MATERIAL SUPPLIED ▸
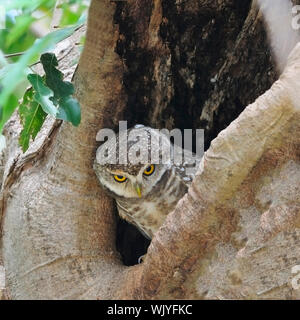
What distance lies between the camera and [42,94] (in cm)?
226

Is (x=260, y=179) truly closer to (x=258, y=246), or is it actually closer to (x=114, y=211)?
(x=258, y=246)

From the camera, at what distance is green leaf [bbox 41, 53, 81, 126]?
2307 mm

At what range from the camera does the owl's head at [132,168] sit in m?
2.57

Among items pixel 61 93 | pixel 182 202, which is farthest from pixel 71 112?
pixel 182 202

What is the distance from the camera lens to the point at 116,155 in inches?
101

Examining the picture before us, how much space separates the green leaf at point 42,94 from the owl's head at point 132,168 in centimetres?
39

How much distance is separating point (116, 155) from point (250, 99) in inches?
26.3

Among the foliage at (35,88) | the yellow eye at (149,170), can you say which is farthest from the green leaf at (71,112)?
the yellow eye at (149,170)

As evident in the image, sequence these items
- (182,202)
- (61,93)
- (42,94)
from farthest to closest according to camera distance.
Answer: (61,93) → (42,94) → (182,202)

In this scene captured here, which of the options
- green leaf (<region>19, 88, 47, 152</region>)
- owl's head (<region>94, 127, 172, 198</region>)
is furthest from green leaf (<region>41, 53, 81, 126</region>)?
owl's head (<region>94, 127, 172, 198</region>)

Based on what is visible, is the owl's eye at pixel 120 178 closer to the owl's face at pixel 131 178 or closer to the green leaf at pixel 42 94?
the owl's face at pixel 131 178

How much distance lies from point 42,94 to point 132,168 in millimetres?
560

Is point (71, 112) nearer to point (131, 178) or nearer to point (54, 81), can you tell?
point (54, 81)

DIRECTIVE ▸ From the line containing "Is point (71, 112)" through the end of the entries, rewrite the lines with every "nearer" swapped for "closer" and nothing else changed.

RESULT FOR THIS EXERCISE ▸
Is point (71, 112) closer to point (131, 178) or closer to point (54, 81), can you tell?
point (54, 81)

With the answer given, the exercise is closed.